No obstante, antes de salir de la cama y bajar las escaleras la
niña logró llegar a un acuerdo con sus padres: renunciaba
a su regalo a cambio de que cada día le dijeran que tenían
algo especial para ella.
No
cabe duda de que al padre le resultaba de lo más extraño
que una niña le propusiera una cosa así. Con seguridad
habría preferido que le gustaran las gazpacheras donde poder
jugar a cocinar las verduritas de plástico y observar el
escudo del pueblo, reforzar así su identidad o, cuando menos,
la de sus muñecos.

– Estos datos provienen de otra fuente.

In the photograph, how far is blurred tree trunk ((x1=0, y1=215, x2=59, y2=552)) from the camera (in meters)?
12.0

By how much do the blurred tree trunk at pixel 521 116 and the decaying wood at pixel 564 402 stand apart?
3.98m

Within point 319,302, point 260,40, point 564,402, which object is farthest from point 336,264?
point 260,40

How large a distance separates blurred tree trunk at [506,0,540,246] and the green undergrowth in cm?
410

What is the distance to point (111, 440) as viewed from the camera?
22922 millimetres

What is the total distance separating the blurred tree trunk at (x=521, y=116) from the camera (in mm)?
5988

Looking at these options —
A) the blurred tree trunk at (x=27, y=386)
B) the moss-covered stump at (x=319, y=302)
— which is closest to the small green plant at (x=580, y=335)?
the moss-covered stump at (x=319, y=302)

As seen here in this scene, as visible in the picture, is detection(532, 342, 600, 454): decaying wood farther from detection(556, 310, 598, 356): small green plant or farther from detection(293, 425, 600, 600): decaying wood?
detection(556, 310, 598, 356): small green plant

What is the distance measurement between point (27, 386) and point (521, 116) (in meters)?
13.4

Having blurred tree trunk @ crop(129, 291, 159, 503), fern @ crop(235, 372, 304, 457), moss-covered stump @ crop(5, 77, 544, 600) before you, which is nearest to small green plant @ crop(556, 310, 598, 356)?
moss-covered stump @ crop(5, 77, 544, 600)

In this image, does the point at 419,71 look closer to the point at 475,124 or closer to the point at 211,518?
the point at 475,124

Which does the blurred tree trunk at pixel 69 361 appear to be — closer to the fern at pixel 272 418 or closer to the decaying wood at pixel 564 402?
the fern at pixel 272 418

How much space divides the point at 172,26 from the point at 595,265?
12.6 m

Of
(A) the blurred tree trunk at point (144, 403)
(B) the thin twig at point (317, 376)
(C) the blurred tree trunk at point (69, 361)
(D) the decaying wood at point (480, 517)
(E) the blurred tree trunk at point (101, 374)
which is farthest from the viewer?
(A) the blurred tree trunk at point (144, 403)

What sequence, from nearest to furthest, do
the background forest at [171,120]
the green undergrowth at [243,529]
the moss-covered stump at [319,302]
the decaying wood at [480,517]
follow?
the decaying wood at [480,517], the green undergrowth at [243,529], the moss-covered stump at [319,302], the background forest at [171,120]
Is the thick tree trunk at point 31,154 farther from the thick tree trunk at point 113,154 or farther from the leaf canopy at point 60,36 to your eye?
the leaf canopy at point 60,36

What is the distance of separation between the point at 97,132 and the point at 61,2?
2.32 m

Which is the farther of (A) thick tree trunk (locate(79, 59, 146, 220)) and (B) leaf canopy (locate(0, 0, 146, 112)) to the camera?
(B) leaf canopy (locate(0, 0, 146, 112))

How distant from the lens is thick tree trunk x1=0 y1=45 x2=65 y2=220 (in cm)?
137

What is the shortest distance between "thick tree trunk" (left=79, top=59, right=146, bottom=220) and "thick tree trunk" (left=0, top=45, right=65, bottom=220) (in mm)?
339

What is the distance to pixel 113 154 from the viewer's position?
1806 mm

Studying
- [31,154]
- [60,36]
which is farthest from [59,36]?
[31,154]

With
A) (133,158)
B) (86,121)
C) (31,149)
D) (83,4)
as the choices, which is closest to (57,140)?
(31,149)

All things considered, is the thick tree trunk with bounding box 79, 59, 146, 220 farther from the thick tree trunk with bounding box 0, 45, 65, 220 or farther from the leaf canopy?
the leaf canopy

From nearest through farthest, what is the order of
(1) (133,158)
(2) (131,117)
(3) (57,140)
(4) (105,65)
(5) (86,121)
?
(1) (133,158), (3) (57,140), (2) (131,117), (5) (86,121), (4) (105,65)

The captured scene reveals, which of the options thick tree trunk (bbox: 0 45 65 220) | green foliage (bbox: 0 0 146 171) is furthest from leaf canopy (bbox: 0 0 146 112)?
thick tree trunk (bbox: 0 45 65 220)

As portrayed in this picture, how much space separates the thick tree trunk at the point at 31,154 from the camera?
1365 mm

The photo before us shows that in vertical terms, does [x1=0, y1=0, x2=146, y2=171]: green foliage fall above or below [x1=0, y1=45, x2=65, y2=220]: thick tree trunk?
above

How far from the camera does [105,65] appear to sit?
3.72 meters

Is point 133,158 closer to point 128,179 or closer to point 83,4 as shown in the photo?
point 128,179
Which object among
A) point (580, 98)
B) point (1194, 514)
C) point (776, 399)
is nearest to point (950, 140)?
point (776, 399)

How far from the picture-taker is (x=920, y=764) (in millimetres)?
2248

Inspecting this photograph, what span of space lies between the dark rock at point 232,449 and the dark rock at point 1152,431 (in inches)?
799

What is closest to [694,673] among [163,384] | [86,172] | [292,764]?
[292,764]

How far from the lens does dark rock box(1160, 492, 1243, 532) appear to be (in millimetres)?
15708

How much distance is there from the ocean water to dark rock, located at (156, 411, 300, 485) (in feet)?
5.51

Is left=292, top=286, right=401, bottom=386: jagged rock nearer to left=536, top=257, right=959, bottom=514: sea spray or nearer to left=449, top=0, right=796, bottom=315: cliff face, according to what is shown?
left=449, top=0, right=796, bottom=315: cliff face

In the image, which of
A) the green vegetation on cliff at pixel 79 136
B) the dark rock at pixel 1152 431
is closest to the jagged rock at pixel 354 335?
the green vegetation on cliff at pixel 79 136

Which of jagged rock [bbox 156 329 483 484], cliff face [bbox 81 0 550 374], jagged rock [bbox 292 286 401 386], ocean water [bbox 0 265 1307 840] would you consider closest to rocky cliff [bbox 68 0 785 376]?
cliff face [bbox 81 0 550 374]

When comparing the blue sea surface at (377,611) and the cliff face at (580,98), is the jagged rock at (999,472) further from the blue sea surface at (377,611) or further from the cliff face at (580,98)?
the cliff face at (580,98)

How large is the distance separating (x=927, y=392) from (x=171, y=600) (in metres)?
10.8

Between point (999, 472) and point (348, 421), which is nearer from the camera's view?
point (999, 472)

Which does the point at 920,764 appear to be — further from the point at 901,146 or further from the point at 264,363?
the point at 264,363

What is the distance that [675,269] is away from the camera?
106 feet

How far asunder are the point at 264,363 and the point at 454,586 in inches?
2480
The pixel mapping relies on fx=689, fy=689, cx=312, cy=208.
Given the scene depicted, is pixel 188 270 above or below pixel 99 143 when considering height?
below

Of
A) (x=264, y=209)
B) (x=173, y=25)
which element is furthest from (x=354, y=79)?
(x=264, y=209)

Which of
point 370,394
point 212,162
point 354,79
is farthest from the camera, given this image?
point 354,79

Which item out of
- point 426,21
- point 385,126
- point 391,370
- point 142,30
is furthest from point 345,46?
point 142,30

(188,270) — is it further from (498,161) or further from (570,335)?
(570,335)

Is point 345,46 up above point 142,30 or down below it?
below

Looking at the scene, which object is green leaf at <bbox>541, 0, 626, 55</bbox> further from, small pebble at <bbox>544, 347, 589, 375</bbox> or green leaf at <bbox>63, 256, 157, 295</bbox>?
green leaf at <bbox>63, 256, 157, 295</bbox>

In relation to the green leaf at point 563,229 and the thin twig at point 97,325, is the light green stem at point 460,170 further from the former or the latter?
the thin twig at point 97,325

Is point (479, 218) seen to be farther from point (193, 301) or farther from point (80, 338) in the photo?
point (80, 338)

En cambio la madre entornó los
ojos y balanceo de arriba abajo la cabeza, como si comprendiera
perfectamente el pacto de la niña. Tantas veces había
fingido ella perder el billete de lotería o se había
negado a verlo sabiendo que no le tocó (pero que a lo mejor
lo miró mal y sí).
Una
conversación privada entre los padres y una rúbrica
en el reverso de un almanaque del año anterior sellaron el
acuerdo. Pasarían el día de Reyes sin juguetes, sin
embargo, decidieron hacer algo especial y fueron a la parcela que
recientemente les habían dejado los abuelos.
Las
tierras se encontraban cerca del manantial y, aunque el laboreo
era mayoritariamente de regadío y aún se cultivaban
allí hortalizas, en la última década habían
sustituido casi todos los árboles frutales por plantones
de olivo que ya lucían a pleno rendimiento.
Una
vez allí, no sólo pasearon, mojaron sus manos y pies
en el pilar y jugaron en la chocilla que el guarda había
construido debajo de un viejo manzano, sino que además recolectaron
varios kilos de aceitunas.
Ese
día la niña se estreno en el oficio del campo, aunque
entonces lo apreciara harto menos como oficio que como juego. Ganó
a su madre en la carrera: "a ver quién coge más",
supervisó que la criba era correcta y que ninguna rama ni
piedra se había colado en los sacos con la cosecha; amontonó
hierbas y ramas secas e hizo un pequeño espantapájaros
de cabeza de hojas verdes; se subió a las piedras más
altas y a las más bajas, se rasgó el pantalón
al convertir en tobogán el chinarral de la colina y, además,
tenía un regalo pendiente. El mundo era maravilloso.
Años
más tarde descubrió que sus padres no cumplieron el
pacto firmado aquel día de Reyes y que sí le dieron
el regalo especial que tenían previsto: su "primer día
de aceitunas" en familia. Suspiró entonces, ni ella
misma sabía si resignada o aliviada.